Humans been this way for a long time. We’ve had thousands of years of hate, bigotry, and inequality. We kill in the name of our deities or ideals. We persecute those that are not the same as us with hatred and without due process. We hold back people from having basic human rights and needs because we fail to empathize with them. We make strides to overcome the wrongs in our past, but then in mere moments it can be taken away with cowardly acts of a select few. People dissent or raise up symbols of injustice against ideals that differ from our own because of what they personally think is right, and not what is right for the sake of all humanity. Being different makes us human: but living despite those differences makes us humane.
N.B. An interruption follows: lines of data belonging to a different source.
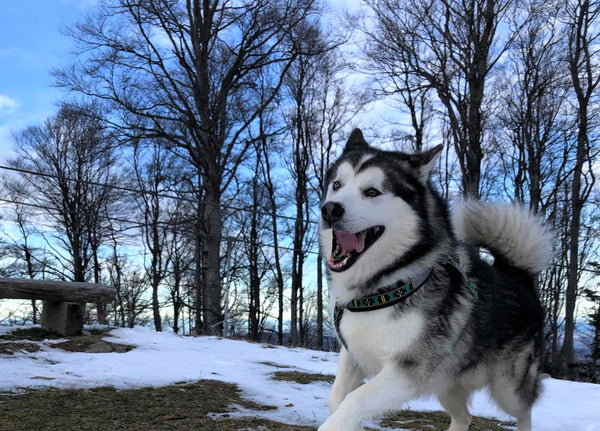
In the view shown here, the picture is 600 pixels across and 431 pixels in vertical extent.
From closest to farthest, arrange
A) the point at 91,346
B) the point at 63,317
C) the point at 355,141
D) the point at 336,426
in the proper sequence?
the point at 336,426 → the point at 355,141 → the point at 91,346 → the point at 63,317

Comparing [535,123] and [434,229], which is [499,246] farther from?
[535,123]

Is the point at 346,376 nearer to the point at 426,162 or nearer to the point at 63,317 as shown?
the point at 426,162

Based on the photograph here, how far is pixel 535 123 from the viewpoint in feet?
55.1

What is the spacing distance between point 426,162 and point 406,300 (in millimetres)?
782

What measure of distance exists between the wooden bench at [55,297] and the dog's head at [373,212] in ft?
17.2

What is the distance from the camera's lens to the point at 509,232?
3.40m

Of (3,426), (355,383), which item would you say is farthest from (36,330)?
(355,383)

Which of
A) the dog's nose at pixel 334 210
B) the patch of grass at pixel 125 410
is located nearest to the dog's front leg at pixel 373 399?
the dog's nose at pixel 334 210

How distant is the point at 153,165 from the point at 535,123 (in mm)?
17533

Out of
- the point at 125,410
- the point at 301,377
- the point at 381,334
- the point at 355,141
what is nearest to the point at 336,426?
the point at 381,334

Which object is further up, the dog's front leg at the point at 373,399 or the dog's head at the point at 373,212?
the dog's head at the point at 373,212

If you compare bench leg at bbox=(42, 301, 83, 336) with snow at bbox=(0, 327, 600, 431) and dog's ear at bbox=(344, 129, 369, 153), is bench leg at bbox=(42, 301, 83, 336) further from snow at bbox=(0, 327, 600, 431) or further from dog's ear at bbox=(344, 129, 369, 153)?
dog's ear at bbox=(344, 129, 369, 153)

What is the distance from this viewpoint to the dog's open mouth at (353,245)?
94.9 inches

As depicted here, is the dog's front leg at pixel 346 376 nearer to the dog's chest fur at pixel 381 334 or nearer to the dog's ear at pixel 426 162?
the dog's chest fur at pixel 381 334
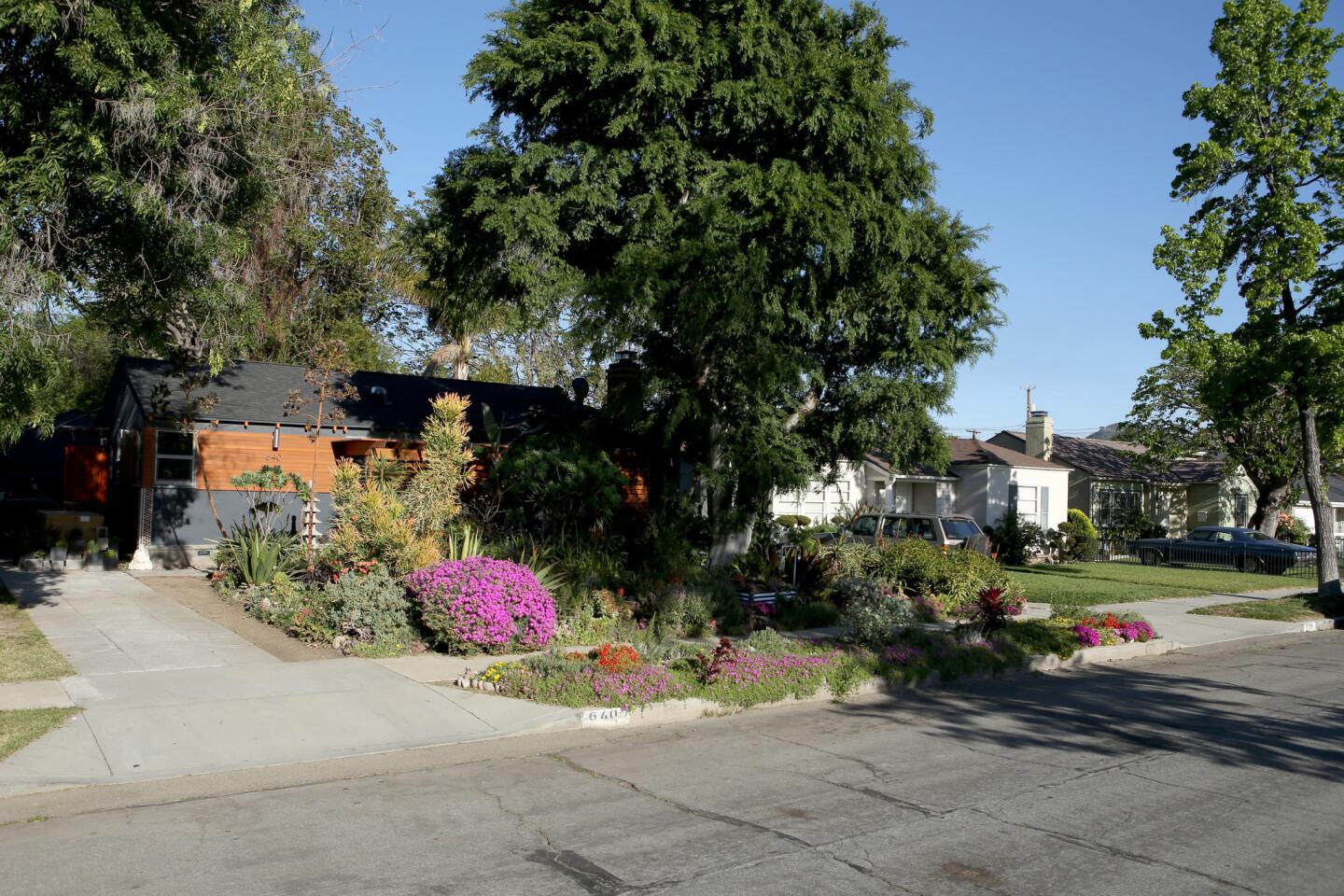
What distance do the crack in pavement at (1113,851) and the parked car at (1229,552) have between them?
29285 mm

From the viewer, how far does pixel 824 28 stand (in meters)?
16.6

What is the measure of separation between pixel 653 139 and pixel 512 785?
35.9 feet

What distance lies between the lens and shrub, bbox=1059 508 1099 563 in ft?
108

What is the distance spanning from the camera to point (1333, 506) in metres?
45.8

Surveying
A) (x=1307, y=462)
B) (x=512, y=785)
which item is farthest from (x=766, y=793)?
(x=1307, y=462)

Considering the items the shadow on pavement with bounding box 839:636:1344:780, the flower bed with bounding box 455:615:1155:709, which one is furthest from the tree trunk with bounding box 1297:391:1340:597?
the flower bed with bounding box 455:615:1155:709

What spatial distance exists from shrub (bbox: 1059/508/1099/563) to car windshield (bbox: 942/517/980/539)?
30.0 feet

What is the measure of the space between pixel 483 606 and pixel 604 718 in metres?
2.65

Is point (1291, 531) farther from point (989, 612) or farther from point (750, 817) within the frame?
point (750, 817)

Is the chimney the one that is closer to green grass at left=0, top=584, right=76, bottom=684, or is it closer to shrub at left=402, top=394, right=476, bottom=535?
shrub at left=402, top=394, right=476, bottom=535

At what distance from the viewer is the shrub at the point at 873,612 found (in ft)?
41.0

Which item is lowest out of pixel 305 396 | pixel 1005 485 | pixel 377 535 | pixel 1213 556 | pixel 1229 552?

In Interstellar, there was discussion of a “more evolved being” that lived in the fifth dimension that is trying to help us. It was later revealed that the beings were our decedents reaching backward to help us find the right path. We are all looking for something more than ourselves, whether that be a higher power or something greater than ourselves, even if we don’t know it; it is part of our human nature. Often times we just want to communicate with others and feel like we belong in this world. We seek out others to journey with us, to help us along our way, to stand with us as one people.
Whilst we are looking ever towards the heavens for the answers of our universe, my mind can’t help but wonder and hope that maybe some day we can look back at our past atrocities here on Earth, evolve, and help each other become better humans.